## Required task
Pull out every line of the entries below that contains the word "concrete".
>> BEGIN Dataset
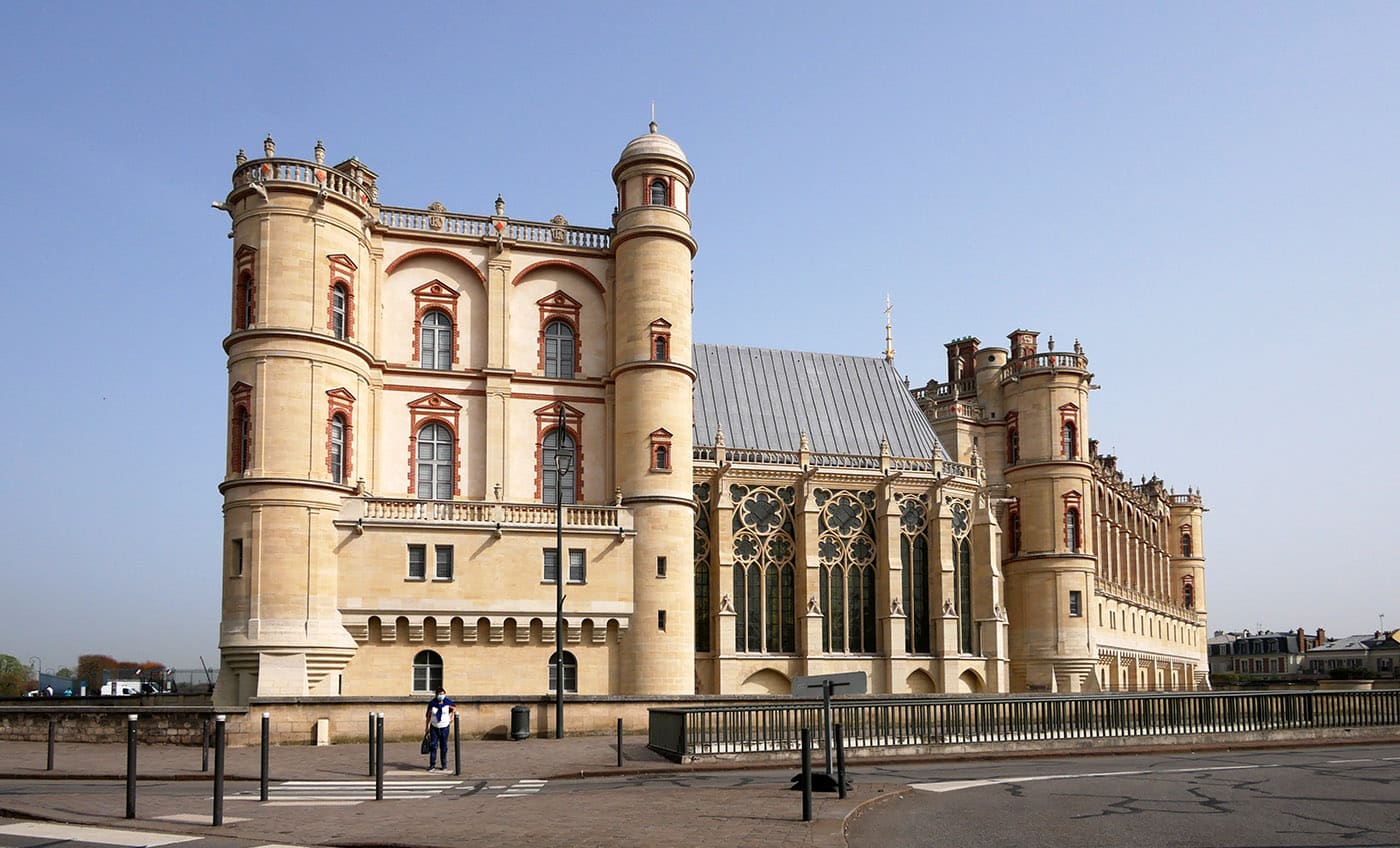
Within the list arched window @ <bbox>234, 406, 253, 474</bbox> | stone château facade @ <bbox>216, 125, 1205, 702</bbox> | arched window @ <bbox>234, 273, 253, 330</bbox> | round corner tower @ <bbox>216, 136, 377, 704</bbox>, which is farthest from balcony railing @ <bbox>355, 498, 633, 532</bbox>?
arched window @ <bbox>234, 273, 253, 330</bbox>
>> END Dataset
>> BEGIN Dataset
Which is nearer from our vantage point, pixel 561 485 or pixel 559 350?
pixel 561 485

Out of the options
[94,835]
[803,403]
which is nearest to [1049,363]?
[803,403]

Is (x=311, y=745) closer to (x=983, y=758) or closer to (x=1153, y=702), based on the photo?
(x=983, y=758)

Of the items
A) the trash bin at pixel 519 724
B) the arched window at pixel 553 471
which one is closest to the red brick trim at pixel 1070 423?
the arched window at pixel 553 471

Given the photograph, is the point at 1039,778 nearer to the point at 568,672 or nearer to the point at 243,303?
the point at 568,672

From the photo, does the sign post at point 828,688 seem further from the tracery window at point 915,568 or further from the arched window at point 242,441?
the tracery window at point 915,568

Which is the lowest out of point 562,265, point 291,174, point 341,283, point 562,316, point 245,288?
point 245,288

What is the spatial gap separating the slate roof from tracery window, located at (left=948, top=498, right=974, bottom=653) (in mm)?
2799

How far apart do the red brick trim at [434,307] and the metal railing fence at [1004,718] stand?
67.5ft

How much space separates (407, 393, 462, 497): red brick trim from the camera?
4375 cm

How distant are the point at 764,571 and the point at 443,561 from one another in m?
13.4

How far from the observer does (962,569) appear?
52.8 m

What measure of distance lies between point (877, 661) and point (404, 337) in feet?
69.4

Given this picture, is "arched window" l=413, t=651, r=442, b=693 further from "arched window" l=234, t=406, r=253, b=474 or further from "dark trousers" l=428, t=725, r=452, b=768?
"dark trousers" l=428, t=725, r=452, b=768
>> END Dataset
>> BEGIN Dataset
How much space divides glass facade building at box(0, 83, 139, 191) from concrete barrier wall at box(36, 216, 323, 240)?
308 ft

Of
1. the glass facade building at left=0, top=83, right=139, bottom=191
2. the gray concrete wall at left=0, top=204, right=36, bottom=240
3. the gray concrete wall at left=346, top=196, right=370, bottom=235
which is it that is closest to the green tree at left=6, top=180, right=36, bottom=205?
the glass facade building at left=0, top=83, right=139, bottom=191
>> END Dataset
## Expected answer
How much space divides glass facade building at box(0, 83, 139, 191) from concrete barrier wall at box(36, 216, 323, 240)?
2. the gray concrete wall at left=0, top=204, right=36, bottom=240
3. the gray concrete wall at left=346, top=196, right=370, bottom=235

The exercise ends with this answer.